* [Task statement]: From the text on the Shilov system below, copy word for word the passage between "In the next" and "down the catalysis.", inclusive.

* [Text provided]:
===

The Shilov system is a classic example of catalytic C-H bond activation and oxidation which preferentially activates stronger C-H bonds over weaker C-H bonds for an overall partial oxidation.

== Overview ==
The Shilov system was discovered by Alexander E. Shilov in 1969-1972 while investigating H/D exchange between isotopologues of CH_{4} and H_{2}O catalyzed simple transition metal
coordination complexes. The Shilov cycle is the partial oxidation of a hydrocarbon to an alcohol or alcohol precursor (RCl) catalyzed by Pt^{II}Cl_{2} in an aqueous solution with [[Platinum(IV) chloride|[Pt^{IV}Cl_{6}]^{2−}]] acting as the ultimate oxidant. The cycle consists of three major steps, the electrophilic activation of the C-H bond, oxidation of the complex, and the nucleophilic oxidation of the alkane substrate. An equivalent transformation is performed industrially by steam reforming methane to syngas then reducing the carbon monoxide to methanol. The transformation can also performed biologically by methane monooxygenase.

Overall Transformation

RH + H_{2}O + [PtCl_{6}]^{2−} → ROH + 2H^{+} + PtCl_{2} + 4Cl^{−}

== Major steps ==

The initial and rate limiting step involving the electrophilic activation of RH_{2}C-H by a Pt^{II} center to produce a Pt^{II}-CH_{2}R species and a proton. The mechanism of this activation is debated. One possibility is the oxidative addition of a sigma coordinated C-H bond followed by the reductive removal of the proton. Another is a sigma-bond metathesis involving the formation of the M-C bond and a H-Cl or H-O bond. Regardless it is this step that kinetically imparts the chemoselectivity to the overall transformation. Stronger, more electron-rich bonds are activated preferentially over weaker, more electron-poor bonds of species that have already been partially oxidized. This avoids a problem that plagues many partial oxidation processes, namely, the over-oxidation of substrate to thermodynamic sinks such as H_{2}O and CO_{2}.

In the next step the Pt^{II}-CH_{2}R complex is oxidized by [Pt^{IV}Cl_{6}]^{2−} to a Pt^{IV}-CH_{2}R complex. There have been multiple studies to find a replacement oxidant that is less expensive than [Pt^{IV}Cl_{6}]^{2−} or a method to regenerate [Pt^{IV}Cl_{6}]^{2−}. It would be most advantageous to develop an electron train which would use oxygen as the ultimate oxidant. It is important that the oxidant preferentially oxidizes the Pt^{II}-CH_{2}R species over the initial Pt^{II} species since Pt^{IV} complexes will not electrophilically activate a C-H bond of the alkane (although Pt^{IV} complexes electrophilically substitute hydrogens in aromatics - see refs. ^{[1]} and ^{[2]} ). Such premature oxidation shuts down the catalysis.

Finally the Pt^{IV}-CH_{2}R undergoes nucleophilic attack by OH^{−} or Cl^{−} with the departure of Pt^{II} complex to regenerate the catalyst.

===

* [Provided data]:

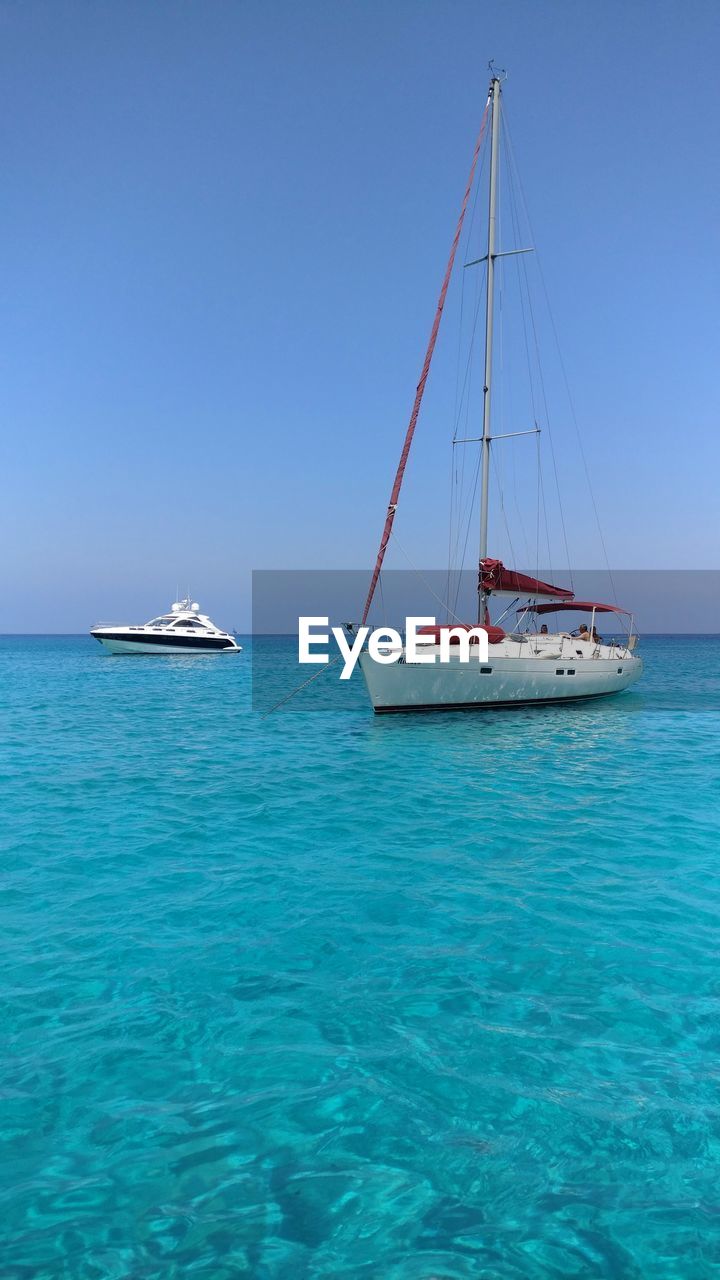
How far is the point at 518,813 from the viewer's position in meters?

===

* [Task answer]:
In the next step the Pt^{II}-CH_{2}R complex is oxidized by [Pt^{IV}Cl_{6}]^{2−} to a Pt^{IV}-CH_{2}R complex. There have been multiple studies to find a replacement oxidant that is less expensive than [Pt^{IV}Cl_{6}]^{2−} or a method to regenerate [Pt^{IV}Cl_{6}]^{2−}. It would be most advantageous to develop an electron train which would use oxygen as the ultimate oxidant. It is important that the oxidant preferentially oxidizes the Pt^{II}-CH_{2}R species over the initial Pt^{II} species since Pt^{IV} complexes will not electrophilically activate a C-H bond of the alkane (although Pt^{IV} complexes electrophilically substitute hydrogens in aromatics - see refs. ^{[1]} and ^{[2]} ). Such premature oxidation shuts down the catalysis.